You are very welcome  and I fixed the export bug last night so the next release will sort that out.


----------



## terry j

was always curious about convolver etc etc, but it always made my eyes glaze over ha ha.

The links above led me to read (well, started anyway-not finished yet) the threads on the avs forum on REW and on DRC.

The one on DRC has been archived, which I guess only shows how old it is, the trouble is the guy who started that thread evidently did a big write up on how to use the drc, but the link is no longer active.

SOooo, has that write-up been moved somewhere and is it still available?? I only hope that if it is it is written in such a way that an idiot like me can fumble my way through it.

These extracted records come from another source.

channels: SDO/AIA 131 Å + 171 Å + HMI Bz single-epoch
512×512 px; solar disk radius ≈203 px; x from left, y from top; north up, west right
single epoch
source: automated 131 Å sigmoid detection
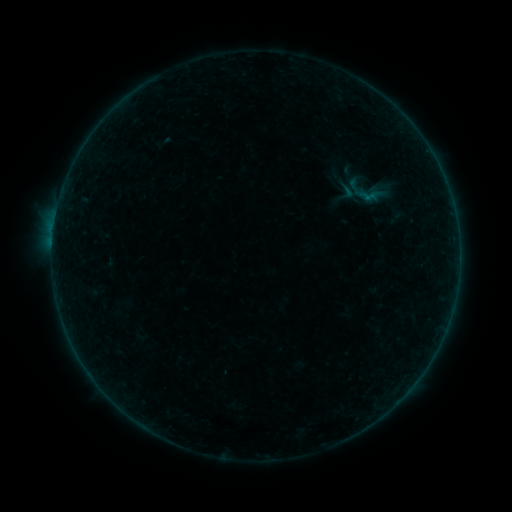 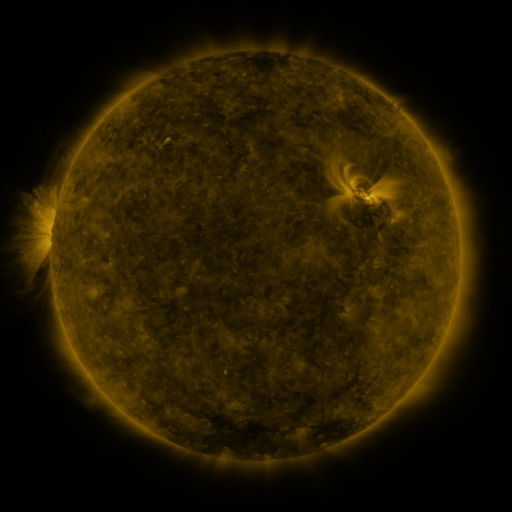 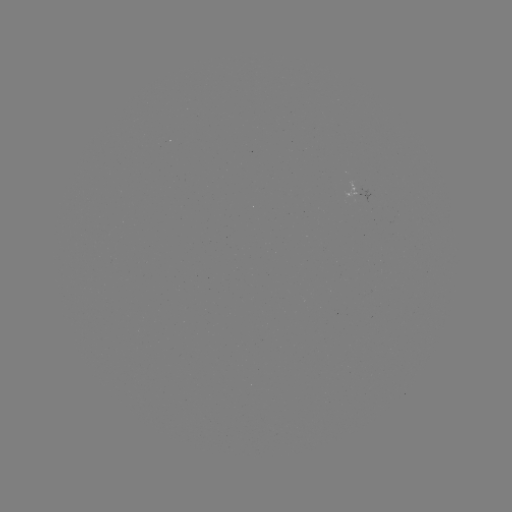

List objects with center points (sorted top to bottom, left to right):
sigmoid: <bbox>347, 176, 388, 214</bbox>
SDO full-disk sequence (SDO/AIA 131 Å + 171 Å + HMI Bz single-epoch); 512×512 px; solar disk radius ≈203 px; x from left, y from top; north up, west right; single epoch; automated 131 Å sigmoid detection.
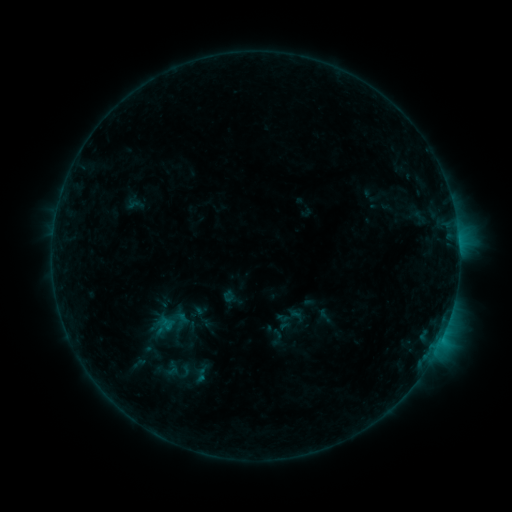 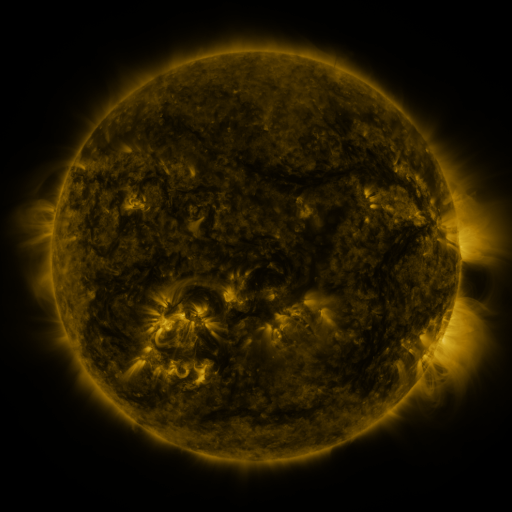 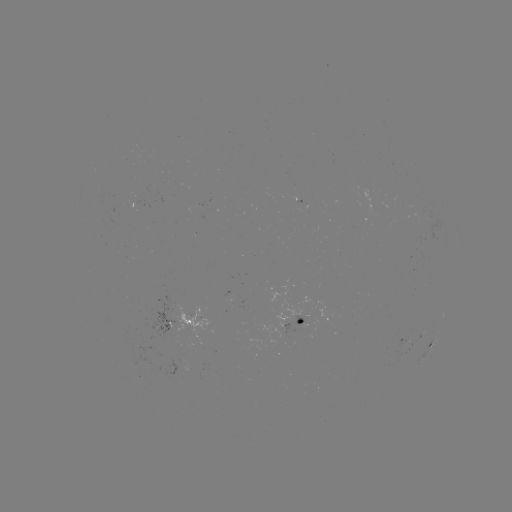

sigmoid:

Rajdude, I would assume that the level of computer knowledge required to successfully get this type of thing up and running is more than required to nut out REW, what is the relative levels of difficulty in your estimation??(only to give me some sort of idea, if the answer is "WWAAAYYY harder dude" then I probably wouldn't even try!!)


----------



## aps

Folks

My first post on this forum. I'm attempting to use this set-up but the filter impulse response (.wav) file that I create seems to be empty. (Much like described in the earlier posts). This file just has a short, sharp, click and then nothing. 

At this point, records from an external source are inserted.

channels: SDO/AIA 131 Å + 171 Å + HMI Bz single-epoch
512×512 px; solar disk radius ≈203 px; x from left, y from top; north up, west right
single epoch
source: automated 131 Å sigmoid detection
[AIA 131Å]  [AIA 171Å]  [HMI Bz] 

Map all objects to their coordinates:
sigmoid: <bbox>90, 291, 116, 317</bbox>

I'm not sure that I've got the process right but I'm doing a standard REW sweep with one channel, creating filters (which I can see on the measurement) and then using the export function. Any ideas on where I might have gone wrong? 

Thanks in advance for all the help. 

Cheers,
APS


----------



## JohnM

In the first dialog that comes up when exporting a filter impulse response make sure you select the name of the measurement whose filters you want exported.


----------



## aps

John

Thanks for the response. I must be doing something simple wrong. The attached screen-shot shows the export for a measurement which has a filters. A second attachment has the resulting .wav file which just comprises of a short, sharp, click. 

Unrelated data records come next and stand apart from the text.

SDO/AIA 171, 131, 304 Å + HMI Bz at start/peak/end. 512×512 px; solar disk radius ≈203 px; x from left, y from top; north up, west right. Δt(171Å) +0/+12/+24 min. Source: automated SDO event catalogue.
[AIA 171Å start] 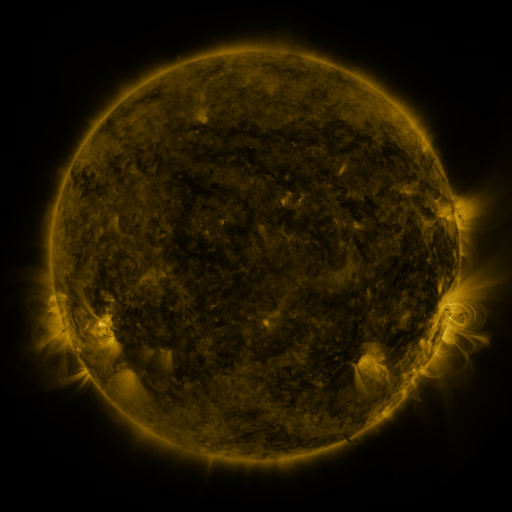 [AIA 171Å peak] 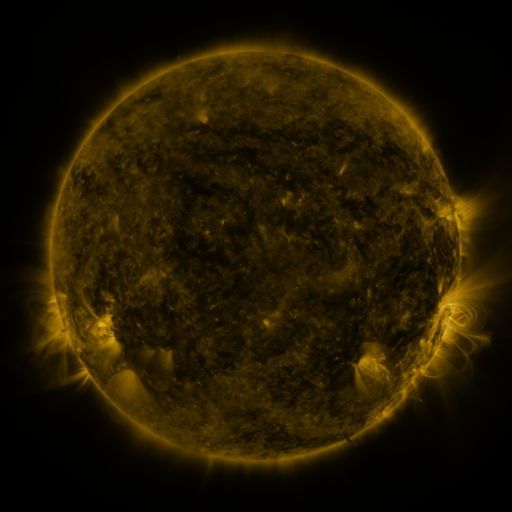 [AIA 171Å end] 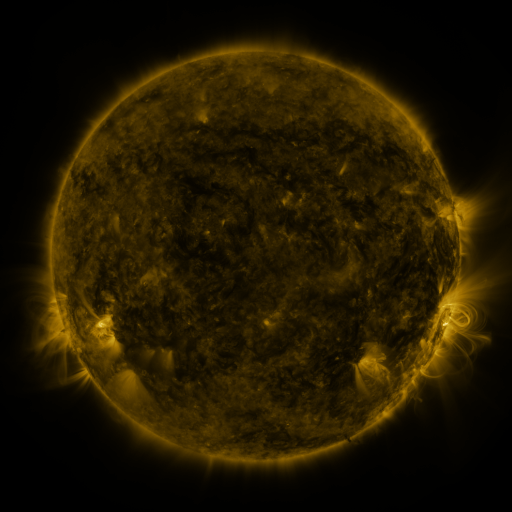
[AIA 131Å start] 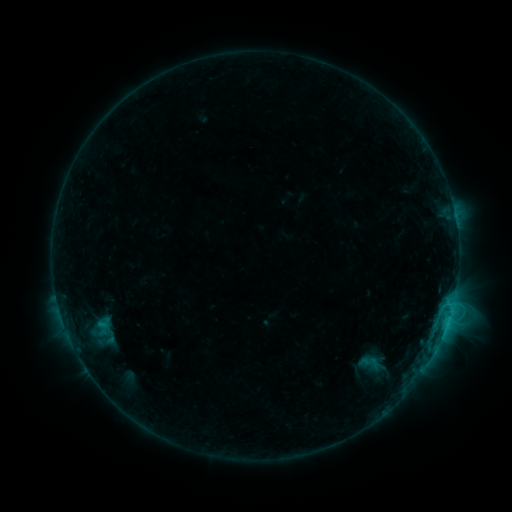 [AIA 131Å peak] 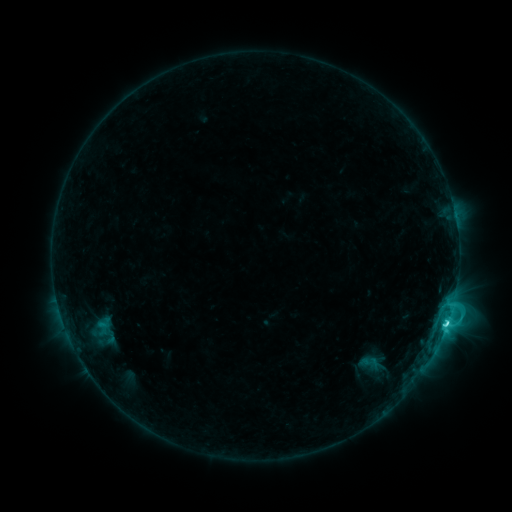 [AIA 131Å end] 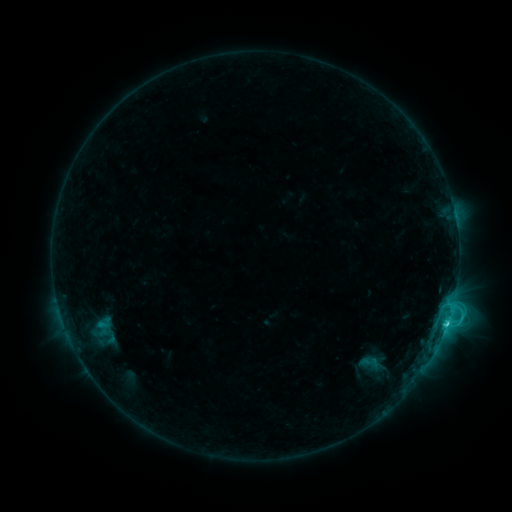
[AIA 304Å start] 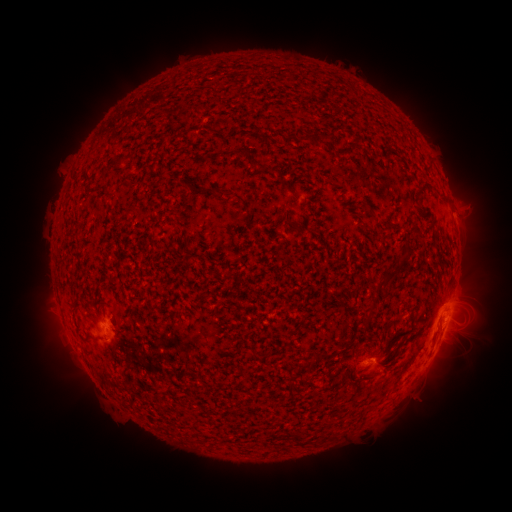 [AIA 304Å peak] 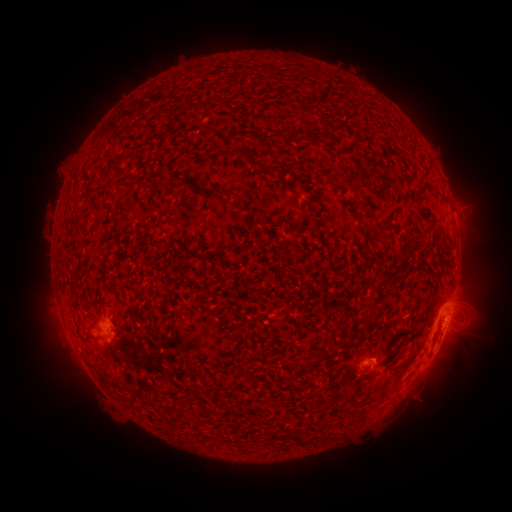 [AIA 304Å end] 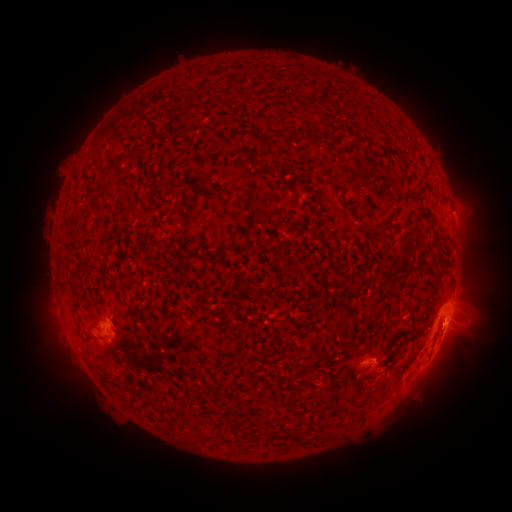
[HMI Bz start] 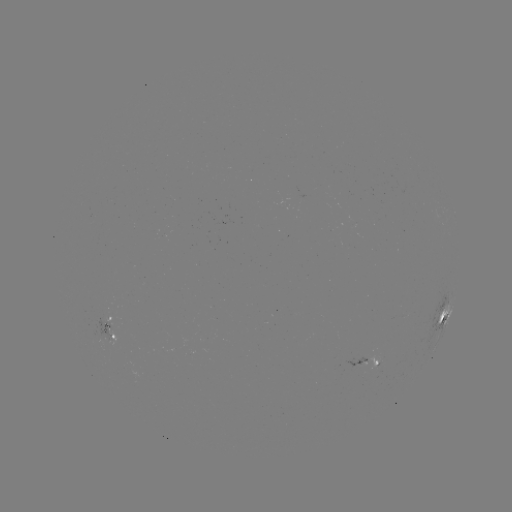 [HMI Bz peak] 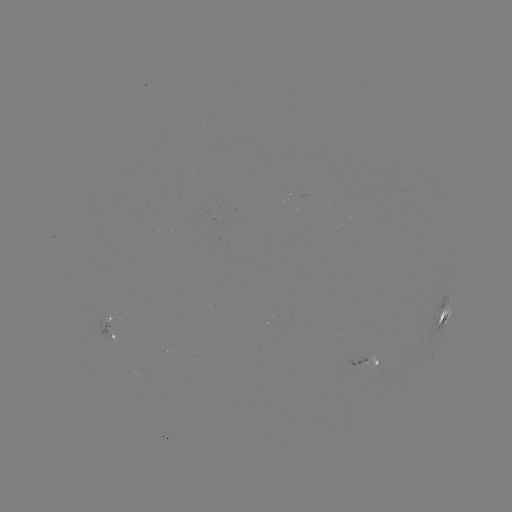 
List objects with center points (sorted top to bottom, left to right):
C3.9 flare: (446, 324)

To be clear, the process that I've used is 1) standard measurement from 20 to 20000Hz for right channel, 2) create & save filter for 20 to 200Hz range, 3) export "filter impulse response" using the same response for both stereo channels. 

If I have two measurements open then I do get two options. The only other thing is that the filenames for the export are those of the tab rather than the name which I used to save the file. (In this case Jan 14 whereas the file is saved onto my computer as 140109-LP ...) I'm using V4.11 Build 1068. 

I guess that I must be doing something simple wrong.

Cheers
APS


----------



## JohnM

That file does have your filter responses in it - to see that, just import the file back into REW as an Impulse Response (Ctrl+Shift+I) and you will see the frequency response of your filters. It is best to use 24 or 32 bit resolution for the export if the convolver you are using can accept that.


----------



## aps

JohnM

Thanks for the responses. I can report that the system is working end-to-end with REW / Convolver. It's been a great learning experience and the bass response is getting better with each attempt.

Cheers,
APS


----------



## _gl

I've had this working for a while and it's excellent - however I find that the normalized correction EQ IRs cause clipping in convolvers (set to 100% Wet-only processing). I have to drop their output gains to -6db to avoid all clipping in the most heavily brickwalled audio tracks (-4db works most of the time). I've seen this with ConvoBoy (VST convolver) and Freeverb3.

Is this expected for normalized EQ IRs? Or could they be normalized differently to avoid clipping?


----------



## Capoeira

rajdude said:


> Use the Generic setting for the equalizers. That has the widest range of filter types and the best filter resolutions.


Would be nice to have more than 20 filters to make a convolver filter. "DRC" Software for example uses 30.
I'm using DRC for a while now, I will try out REW-generated filters now.


----------